- City: San Diego, California
- Founded: 1995
- Operated: 1995–2006
- Home arena: San Diego Sports Arena
- Colors: Orange, white, black

Franchise history
- 1995–2003: San Diego Gulls (WCHL)
- 2003–2006: San Diego Gulls (ECHL)

Championships
- Regular season titles: 6 (1995–96, 1996–97, 1997–98, 1998–99, 2000–01, 2003–04)
- Division titles: 6 (1997–98, 1998–99, 1999–00, 2000–01, 2001–02, 2003–04)
- Taylor Cups: 5 (1995–96, 1996–97, 1997–98, 2000–01, 2002–03)

= San Diego Gulls (1995–2006) =

The San Diego Gulls were a professional ice hockey team based in San Diego, California, that competed in the West Coast Hockey League (WCHL) and later in the ECHL. The team, the third to use the Gulls nickname, was founded in 1995 immediately upon the departure of the IHL team of the same name. The team played its home games at the San Diego Sports Arena.

==History==
The Gulls were the dominant team throughout the WCHL's eight-year existence, winning the regular season championship five times. The Gulls never finished worse than second overall in WCHL league play, attaining the 100-point mark five times. The Gulls also won five of the league's Taylor Cup championships. No other WCHL team won the Taylor Cup more than once.

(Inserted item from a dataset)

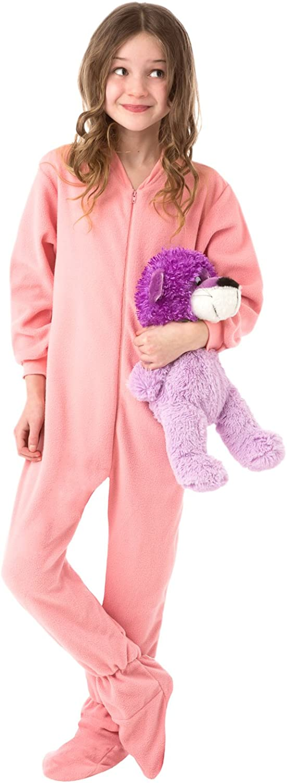 Big Feet PJs Big Girls Kids Pink Fleece Footed Pajamas Onesie Footie Pajamas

In 2003, the WCHL was absorbed by the ECHL, formerly known as the East Coast Hockey League. In 2004, the Gulls became the ECHL affiliate of the Colorado Avalanche. The Gulls won the ECHL regular season title in 2003–04 but missed the playoffs for the first and only time in their history the following year. In stark contrast to their WCHL playoff success, the Gulls failed to win a postseason series in three ECHL seasons.

Throughout their WCHL stint and through their first year of ECHL play, the Gulls were coached by St. Cloud State University (Minnesota) alumnus Steve Martinson. Martinson left the Gulls and went on to coach the Rockford IceHogs of the UHL. Martin St. Amour, who was a star for the Gulls in their WCHL years replaced Martinson as head coach prior to the 2004–05 season. St. Amour stepped down in the middle of the 2005–06 season and was replaced by former Gulls players Jamie Black and B.J. MacPherson as co-coaches. The final starting goalie was Kevin Lentz. He went 20-1-1 in the final stretch of the regular season but retired due to a knee injury.

==2006 folding==

On June 30, 2006, the Gulls folded and released their players as free agents following years of unprofitable seasons.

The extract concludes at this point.